RE: [GIT PULL] mm: frontswap (for 3.2 window)

From: Dan Magenheimer
Date: Tue Nov 01 2011 - 17:01:46 EST


> From: Andrea Arcangeli [mailto:aarcange@xxxxxxxxxx]
> Sent: Tuesday, November 01, 2011 12:07 PM
> To: Dan Magenheimer
> Cc: Pekka Enberg; Cyclonus J; Sasha Levin; Christoph Hellwig; David Rientjes; Linus Torvalds; linux-
> mm@xxxxxxxxx; LKML; Andrew Morton; Konrad Wilk; Jeremy Fitzhardinge; Seth Jennings; ngupta@xxxxxxxxxx;
> Chris Mason; JBeulich@xxxxxxxxxx; Dave Hansen; Jonathan Corbet
> Subject: Re: [GIT PULL] mm: frontswap (for 3.2 window)

Hi Andrea --

Pardon me for complaining about my typing fingers, but it seems
like you are making statements and asking questions as if you
are not reading the whole reply before you start responding
to the first parts. So it's going to be hard to answer each
sub-thread in order. So let me hit a couple of the high
points first.

> This basically proofs the API must be fixed....
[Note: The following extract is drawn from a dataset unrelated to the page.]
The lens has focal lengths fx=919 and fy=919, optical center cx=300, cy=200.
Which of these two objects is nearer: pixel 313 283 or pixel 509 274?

Let me emphasize and repeat: Many of your comments
here are addressing zcache, which is a staging driver.
You are commenting on intra-zcache APIs only, _not_ on the
tmem ABI. I realize there is some potential confusion here
since the file in the zcache directory is called tmem.c;
but it is NOT defining or implementing the tmem ABI/API used
by the kernel. The ONLY kernel API that need be debated here
is the code in the frontswap patchset, which provides
registration for a set of function pointers (see the
struct frontswap_ops in frontswap.h in the patch) and
provides the function calls (API) between the frontswap
(and cleancache) "frontends" and the "backends" in
the driver directory. The zcache file "tmem.c" is simply
a very early attempt to tease out core operations and
data structures that are likely to be common to multiple
tmem users.

Everything in zcache (including tmem.c) is completely open
to evolution as needed (by KVM or other users) and this
will need to happen before zcache is promoted out of staging.
So your comments will be very useful when "we" work
on that promotion process.

So, I'm going to attempt to ignore the portions of your
reply that are commenting specifically about zcache coding
issues and reply to the parts that potentially affect
acceptance of the frontswap patchset, but if I miss anything
important to you, please let me know.

> About the rest of zcache I think it's interesting but because it works
> inside tmem I'm unsure how we're going to write it to disk.
>
> The local_irq_save would be nice to understand why it's needed for
> frontswap but not for pagecache.

It's because the already-merged cleancache hooks that call
cleancache_put are invoked from mm/vfs code where irqs are
already disabled. This is not true for the hook calling
frontswap_get, but since there's a lot of shared code,
I disabled irqs for frontswap_get also.

> All that VM code never runs from
> irqs, so it's hard to see how the irq disabling is relevant. A bit fat
> comment on why local_irq_save is needed in zcache code (in staging
> already) would be helpful. Maybe it's tmem that can run from irq? The
> only thing running from irqs is the tlb flush and I/O completion
> handlers, everything else in the VM isn't irq/softirq driven so we
> never have to clear irqs.

Other than the fact that cleancache_put is called with
irqs disabled (and, IIRC, sometimes cleancache_flush?)
and the coding complications that causes, you are correct.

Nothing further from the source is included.